For pointed data, the 3XMM-DR5 catalogue already contains multi-element flag sets per detection that reflect issues that are automatically identified by the processing pipeline together with the results of manual screening which sought to identify problems associated with complex regions, high source densities, bright sources, and image artefacts, for example. The multi-element flags are subsequently collapsed into a summary flag SUM_FLAG, ranging from 0 (cleanest) to 4. All these flags are explained in Watson et al. (2009), see also Rosen et al. (2016). For user convenience, this flag information is propagated to the LTV catalogue for pointed data. For slew data, the main quality issue arises where attitude reconstruction is less reliable, potentially affecting astrometric information. This is reported with the VER_PSUSP flag.
Pile-up in pointed detections is identified by testing whether the total band count rate exceeds a tabulated threshold value15 for the instrument or mode. Thresholds for untabulated modes are estimated from tabulated modes by scaling by the inverse of the frame time. Where a mode involves CCDs operating with different frame times, the adopted threshold applies to the CCD in which the source appears. For slew data, the slew motion reduces pile-up, and a higher count rate of 4.0 cts s−1 is adopted as the pile-up limit for all slew detections. Where the total-band count rate of a detection exceeds the relevant pile-up threshold in a given instrument (< inst> (=PN, M1, M2 or EP)), a logical flag (< inst > _PU_FLAG) is set for that instrument. For a given detection, if any of the instrument pile-up flags are set, a further flag, EP_PU_FLAG, is set.
Together with detection-level flags, the LTV catalogue contains additional flags to highlight sources that contain detections with potential issues. These values are set the same for all rows associated with a source, whether pointed or slew detections or upper limits. We list them below.
-
WORST_SF: The worst SUM_FLAG value of any constituent pointed detection.
-
FRAC_EP_PU: Indicates the fraction of detections (pointed and/or slew) with set EP_PU_FLAG. This highlights sources where pile-up may be a causing one or more underestimated detection count rates.
-
FRAC_EXT: Quantifies the fraction of detections whose all-EPIC band 8 (or for slew, band 6, 7 or 8) intrinsic extent is > 6″.
-
SLEW_FLAG: Indicates sources containing one or more slew detections where the VER_PSUSP flag is set16.
-
FRAC_STV: The fraction of pointed detections showing evidence of short-term variability (identified by their VAR_FLAG being set in 3XMM-DR5). Such short-term variability (e.g., short-lived flares) could be a contributing factor to any apparent long-term changes. Because pipeline processing only extracts exposure-level light curves for detections with > 100 EPIC counts, there is no information on short-term variability available from the 3XMM-DR5 catalogue in many cases. More sensitive information on short-term variability can be explored through EXTraS (see Sect. 3), however.
-
N_NEARSRC: The number of other sources within 20″ of the source. This alerts users to cases with increased risk that the assignment of detections to sources may be suspect.
-
FRAC_POSCOROK: Provides the fraction of pointed detections with POSCOROK = T, that is, where astrometric rectification was considered successful.

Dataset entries
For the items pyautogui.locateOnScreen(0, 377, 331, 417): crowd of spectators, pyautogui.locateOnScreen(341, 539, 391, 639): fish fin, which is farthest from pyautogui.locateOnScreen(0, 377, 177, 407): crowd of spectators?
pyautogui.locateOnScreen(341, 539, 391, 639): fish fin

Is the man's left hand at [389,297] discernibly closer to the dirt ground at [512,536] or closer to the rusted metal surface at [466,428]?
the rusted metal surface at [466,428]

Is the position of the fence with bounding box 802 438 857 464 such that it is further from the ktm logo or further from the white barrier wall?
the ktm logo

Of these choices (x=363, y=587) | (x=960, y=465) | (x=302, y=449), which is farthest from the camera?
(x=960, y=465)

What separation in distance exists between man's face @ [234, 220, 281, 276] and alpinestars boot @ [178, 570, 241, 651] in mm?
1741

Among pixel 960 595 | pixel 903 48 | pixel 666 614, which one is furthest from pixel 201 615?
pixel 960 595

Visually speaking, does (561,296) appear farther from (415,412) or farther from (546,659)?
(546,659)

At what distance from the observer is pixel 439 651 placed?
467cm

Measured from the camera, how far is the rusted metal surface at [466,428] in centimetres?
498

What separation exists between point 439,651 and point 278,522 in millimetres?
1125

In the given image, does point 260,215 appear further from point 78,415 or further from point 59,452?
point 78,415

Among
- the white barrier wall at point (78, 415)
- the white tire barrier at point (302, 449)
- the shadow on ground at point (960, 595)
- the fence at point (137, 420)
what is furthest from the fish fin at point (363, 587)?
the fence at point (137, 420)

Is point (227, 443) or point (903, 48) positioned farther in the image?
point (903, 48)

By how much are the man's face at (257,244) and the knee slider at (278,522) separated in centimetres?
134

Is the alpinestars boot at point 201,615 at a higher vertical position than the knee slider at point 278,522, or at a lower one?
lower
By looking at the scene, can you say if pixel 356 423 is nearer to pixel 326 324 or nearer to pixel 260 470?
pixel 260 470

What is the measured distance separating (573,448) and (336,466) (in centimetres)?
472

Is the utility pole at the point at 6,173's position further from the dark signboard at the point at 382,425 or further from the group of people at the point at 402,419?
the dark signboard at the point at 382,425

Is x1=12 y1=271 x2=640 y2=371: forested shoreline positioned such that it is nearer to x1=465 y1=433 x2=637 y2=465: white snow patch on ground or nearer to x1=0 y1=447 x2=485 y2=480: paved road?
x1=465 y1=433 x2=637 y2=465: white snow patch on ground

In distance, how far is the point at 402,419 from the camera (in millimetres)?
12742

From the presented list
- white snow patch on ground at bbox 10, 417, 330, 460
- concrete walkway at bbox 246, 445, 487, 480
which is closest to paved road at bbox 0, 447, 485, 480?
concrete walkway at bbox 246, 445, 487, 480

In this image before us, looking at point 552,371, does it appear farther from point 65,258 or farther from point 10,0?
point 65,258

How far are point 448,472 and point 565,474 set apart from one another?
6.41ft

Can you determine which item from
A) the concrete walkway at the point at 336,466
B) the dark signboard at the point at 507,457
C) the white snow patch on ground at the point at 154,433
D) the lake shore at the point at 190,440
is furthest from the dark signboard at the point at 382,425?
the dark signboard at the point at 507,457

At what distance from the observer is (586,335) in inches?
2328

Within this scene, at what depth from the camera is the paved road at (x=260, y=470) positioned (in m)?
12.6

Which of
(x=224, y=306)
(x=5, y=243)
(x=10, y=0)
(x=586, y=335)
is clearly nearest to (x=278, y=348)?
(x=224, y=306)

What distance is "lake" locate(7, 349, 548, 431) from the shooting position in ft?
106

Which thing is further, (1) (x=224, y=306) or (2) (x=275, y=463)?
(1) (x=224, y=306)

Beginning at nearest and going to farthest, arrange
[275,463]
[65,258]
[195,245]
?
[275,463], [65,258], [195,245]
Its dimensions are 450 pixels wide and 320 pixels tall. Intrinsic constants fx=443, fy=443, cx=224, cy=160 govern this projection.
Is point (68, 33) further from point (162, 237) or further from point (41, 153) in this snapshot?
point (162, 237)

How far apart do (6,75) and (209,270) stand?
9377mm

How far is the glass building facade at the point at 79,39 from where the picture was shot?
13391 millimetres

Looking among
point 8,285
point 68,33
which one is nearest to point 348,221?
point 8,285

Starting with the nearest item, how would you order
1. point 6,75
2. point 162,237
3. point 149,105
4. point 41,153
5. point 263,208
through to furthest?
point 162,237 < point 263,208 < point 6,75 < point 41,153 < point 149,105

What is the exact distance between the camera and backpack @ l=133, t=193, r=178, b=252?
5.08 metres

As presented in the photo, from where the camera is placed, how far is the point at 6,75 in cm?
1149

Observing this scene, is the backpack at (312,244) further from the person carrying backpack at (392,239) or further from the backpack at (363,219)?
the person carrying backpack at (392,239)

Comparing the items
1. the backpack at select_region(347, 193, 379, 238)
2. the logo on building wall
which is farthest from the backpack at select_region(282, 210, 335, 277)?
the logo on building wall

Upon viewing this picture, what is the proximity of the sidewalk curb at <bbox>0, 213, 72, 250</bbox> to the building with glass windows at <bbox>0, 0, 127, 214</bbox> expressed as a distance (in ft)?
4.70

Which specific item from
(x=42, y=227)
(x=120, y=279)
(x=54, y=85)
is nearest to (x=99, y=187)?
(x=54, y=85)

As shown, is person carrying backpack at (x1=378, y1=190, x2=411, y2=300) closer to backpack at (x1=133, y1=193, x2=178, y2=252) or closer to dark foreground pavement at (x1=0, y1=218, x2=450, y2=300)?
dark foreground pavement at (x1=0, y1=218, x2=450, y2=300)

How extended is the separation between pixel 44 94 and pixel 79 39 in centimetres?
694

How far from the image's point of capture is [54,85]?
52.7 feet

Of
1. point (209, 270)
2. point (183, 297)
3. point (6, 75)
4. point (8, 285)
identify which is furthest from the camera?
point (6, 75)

REQUIRED TASK 1:
Answer these from the passage on catalogue flags:
(a) What range of values does SUM_FLAG take, and which value marks the cleanest detections?
(b) What count rate is adopted as the pile-up limit for all slew detections?
(c) Within what distance of a source are other sources counted for N_NEARSRC?
REQUIRED TASK 2: Render this sentence from the passage on catalogue flags into Spanish: "Thresholds for untabulated modes are estimated from tabulated modes by scaling by the inverse of the frame time."
REQUIRED TASK 3: Write out everything from "Together with detection-level" down to "constituent pointed detection." in the passage on catalogue flags, keeping every word and mark unchanged.
The data plays no part in the tasks.

OUTPUT 1:
(a) SUM_FLAG ranges from 0 to 4, with 0 the cleanest.
(b) 4.0 cts s−1.
(c) Within 20″ of the source.

OUTPUT 2: Los umbrales para los modos no tabulados se estiman a partir de los modos tabulados, escalando por el inverso del tiempo de cuadro.

OUTPUT 3:
Together with detection-level flags, the LTV catalogue contains additional flags to highlight sources that contain detections with potential issues. These values are set the same for all rows associated with a source, whether pointed or slew detections or upper limits. We list them below.
-
WORST_SF: The worst SUM_FLAG value of any constituent pointed detection.